My college has been using LED streetlights, out of which 80% of them have never failed in my two years there. Hence the LED drivers can be deemed reliable for 2 years.. and hopefully the chance to fail in the 3rd and 4th years is also less as the quality seems good. Hence I’ll be buying it shortly.

More Buying tips

  1. Quality of LED products is critical. You don’t want to buy a LED driver that costs Rs.100 and that has to replaced ever few months or so. Also you don’t want to buy LEDs that are dimmer than CFLs. For people in South India, you can try asking from Precious Lighting solutions in Ritchie street. They are willing to ship. They assemble LEDs buy buying parts from Edison optronics. You can either get parts in non-assembled form to save some cost or get in assembled form if you don’t have time to solider. Shah infotech, another shop in Ritchie street is also an option, though their collection of products is lesser.
  2. Buy from shops that know about the product they’re selling. If they don’t know stuff related to lighting like luminous efficacy, then most probably they’re conned themselves by merchants. For example my experience in Madurai revealed shops that knew absolutely nothing about the products and were of very inferior quality.
  3. Cost of the LED lights at present is such that you’ll have to use it heavily to be economically beneficial.

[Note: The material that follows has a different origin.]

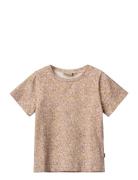 T-Shirt S/S Manna Tops T-shirts Short-sleeved Pink Wheat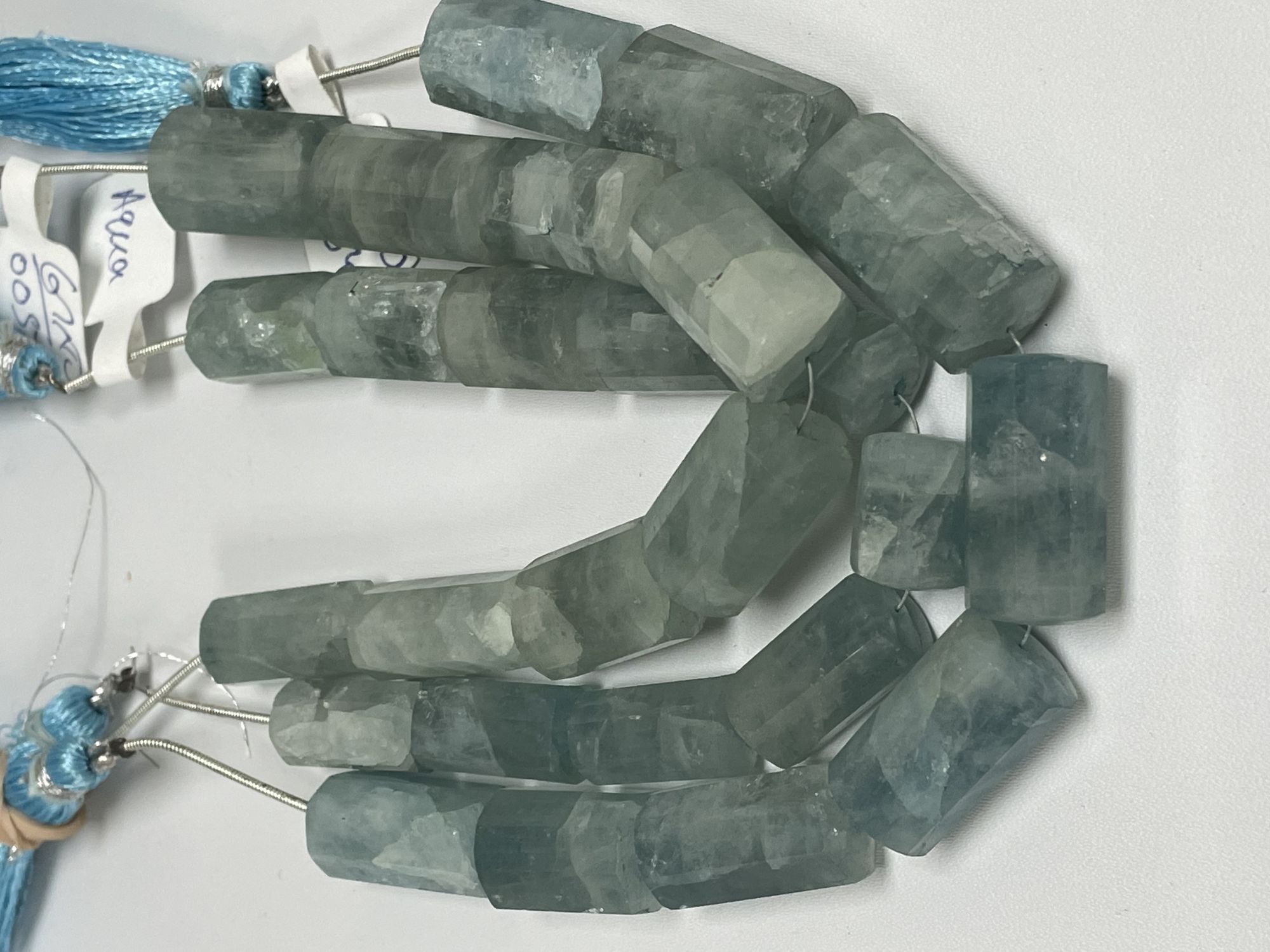Aquamarine Tube Faceted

I’ll probably merge the buying tips into one post later.

Environmental Impact

The most important reason why I go for LEDs. But I’ll probably have to deal with this in more detail in a separate post. But anyhow..

  1. Environmentally, LEDs have slightly reduced impact compared to CFLs, according to a 2012 report which compared a 60W incandescent bulb with 12.5W LED and 15W CFL. Today however, a 60W incandescent(12lumen/W) can be replaced with 7W LED bulb(110-150lumens/W), hence the gap would have widened. Also in recessed lighting, LED requirements will be a third to half that of CFLs and the footprint will be reduced considerably in that case. By 2017 LEDs will be much better off, as the technology is exponentially improving while Fluorescent technology has saturated.
  2. Energy Star, an US government certifying organization has a list of certified products (both LED and CFL) which can be used for reference for buying. Here’s the pdf

That’s it for now. Will be back with an update on the Floodlight later in a few months.